The Skirball Cultural Center in Los Angeles, the final phase? of which was just completed in October, is Safdie’s most comprehensive museum project. He began to develop the institution’s master plan in 1975 and has since overseen the design and construction of the museum’s architecture over four phases. “The most powerful generator of form is the site,” Safdie says of the Skirball: Arranged longitudinally between the 405 Freeway and the base of the Santa Monica Mountains that rise behind it, the museum complex is housed in four pavilions linked by outdoor courtyards, arcades, and amphitheaters. The architect worked closely with Skirball director Uri Herscher to design a master plan and buildings that simultaneously serve and represent the museum’s mission, the secular exploration of both Jewish and American traditions, whose “hospitable, welcoming, and inclusive” characteristics Herscher hoped to emphasize.

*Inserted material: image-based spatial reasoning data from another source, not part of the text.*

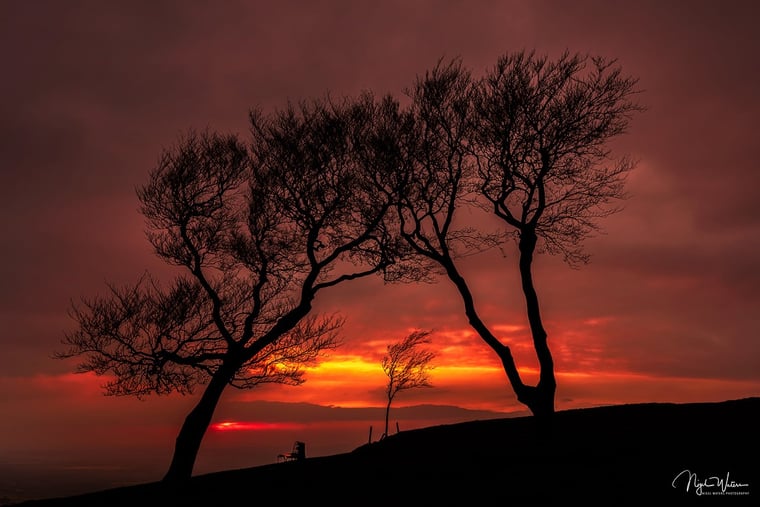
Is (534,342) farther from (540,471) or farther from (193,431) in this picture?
(193,431)

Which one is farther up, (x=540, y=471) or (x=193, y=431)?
(x=193, y=431)

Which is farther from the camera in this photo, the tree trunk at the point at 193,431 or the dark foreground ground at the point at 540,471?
the tree trunk at the point at 193,431

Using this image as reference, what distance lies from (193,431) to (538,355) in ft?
50.1

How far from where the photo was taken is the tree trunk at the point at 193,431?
27.4m

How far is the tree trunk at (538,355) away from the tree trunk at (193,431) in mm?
13748

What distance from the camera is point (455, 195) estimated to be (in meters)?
26.9

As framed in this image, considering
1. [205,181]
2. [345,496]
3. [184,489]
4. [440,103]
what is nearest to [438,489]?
[345,496]

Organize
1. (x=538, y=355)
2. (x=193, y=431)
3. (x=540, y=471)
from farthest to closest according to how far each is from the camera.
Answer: (x=193, y=431) < (x=538, y=355) < (x=540, y=471)

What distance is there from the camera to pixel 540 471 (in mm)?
20375

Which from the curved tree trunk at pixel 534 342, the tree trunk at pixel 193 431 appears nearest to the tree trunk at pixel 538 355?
the curved tree trunk at pixel 534 342

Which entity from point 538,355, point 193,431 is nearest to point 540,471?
point 538,355

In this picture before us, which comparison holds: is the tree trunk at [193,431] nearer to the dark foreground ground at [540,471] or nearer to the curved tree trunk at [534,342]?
the dark foreground ground at [540,471]

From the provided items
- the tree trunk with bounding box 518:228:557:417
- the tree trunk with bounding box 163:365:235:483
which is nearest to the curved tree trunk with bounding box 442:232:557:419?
the tree trunk with bounding box 518:228:557:417

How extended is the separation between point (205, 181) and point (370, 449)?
1590 cm
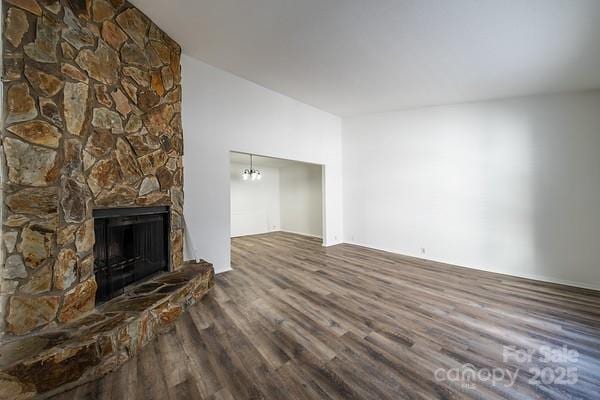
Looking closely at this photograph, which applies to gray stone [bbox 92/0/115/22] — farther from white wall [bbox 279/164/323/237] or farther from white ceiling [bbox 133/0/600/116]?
white wall [bbox 279/164/323/237]

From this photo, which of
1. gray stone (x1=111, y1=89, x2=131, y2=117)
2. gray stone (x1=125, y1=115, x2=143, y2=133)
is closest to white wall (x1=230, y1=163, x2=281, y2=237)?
gray stone (x1=125, y1=115, x2=143, y2=133)

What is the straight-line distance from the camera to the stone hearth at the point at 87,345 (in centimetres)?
136

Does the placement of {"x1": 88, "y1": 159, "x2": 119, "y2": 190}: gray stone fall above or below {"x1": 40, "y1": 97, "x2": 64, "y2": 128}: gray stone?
below

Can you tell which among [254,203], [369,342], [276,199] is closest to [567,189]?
[369,342]

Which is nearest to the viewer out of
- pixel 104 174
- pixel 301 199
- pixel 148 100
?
pixel 104 174

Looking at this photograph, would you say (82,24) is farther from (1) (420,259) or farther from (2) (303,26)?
(1) (420,259)

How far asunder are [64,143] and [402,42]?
11.7 ft

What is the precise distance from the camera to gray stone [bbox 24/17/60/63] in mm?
1641

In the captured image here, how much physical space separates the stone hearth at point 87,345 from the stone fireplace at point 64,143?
0.19 metres

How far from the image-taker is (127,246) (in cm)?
241

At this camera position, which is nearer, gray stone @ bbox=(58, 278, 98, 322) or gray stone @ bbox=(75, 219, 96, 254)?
gray stone @ bbox=(58, 278, 98, 322)

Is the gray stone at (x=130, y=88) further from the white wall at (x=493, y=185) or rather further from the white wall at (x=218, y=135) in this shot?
the white wall at (x=493, y=185)

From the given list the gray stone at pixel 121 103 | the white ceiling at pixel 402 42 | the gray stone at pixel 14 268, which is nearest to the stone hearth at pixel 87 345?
the gray stone at pixel 14 268

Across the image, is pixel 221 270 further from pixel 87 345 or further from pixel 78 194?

Safdie chose to articulate the Skirball in concrete inlaid with stone for buildings that contrast with the dark soil and foliage of the surrounding mountains, selecting triangular steel rooftops, he notes, “to capture the clouds and the blue of the sky in California.” The combination of indoor and outdoor spaces embraces the locale’s temperate climate, while generating a horizontal distribution of buildings harmonious with the adjoining mountainside. In fund-raising the construction budget, Herscher made the unorthodox decision to warn donors that a financial contribution in no way entitled them to influence the institution’s architecture or programming.
The Skirball Cultural Center in Los Angeles, a five-phase, 30-year project designed by Moshe Safdie [Photo by Tim Hursley]
The resulting museum is both local and international in its architecture and spatial organization, which respond to the specific site and program of the Skirball Cultural Center by accommodating Safdie’s modernist geometry to the Californian landscape. Indeed, the Skirball may well represent the variety of museum that perhaps even Marinetti could appreciate: a complex whose architecture encourages sensual perception and critical thinking rather than merely the veneration of wealthy patrons and their pet architects.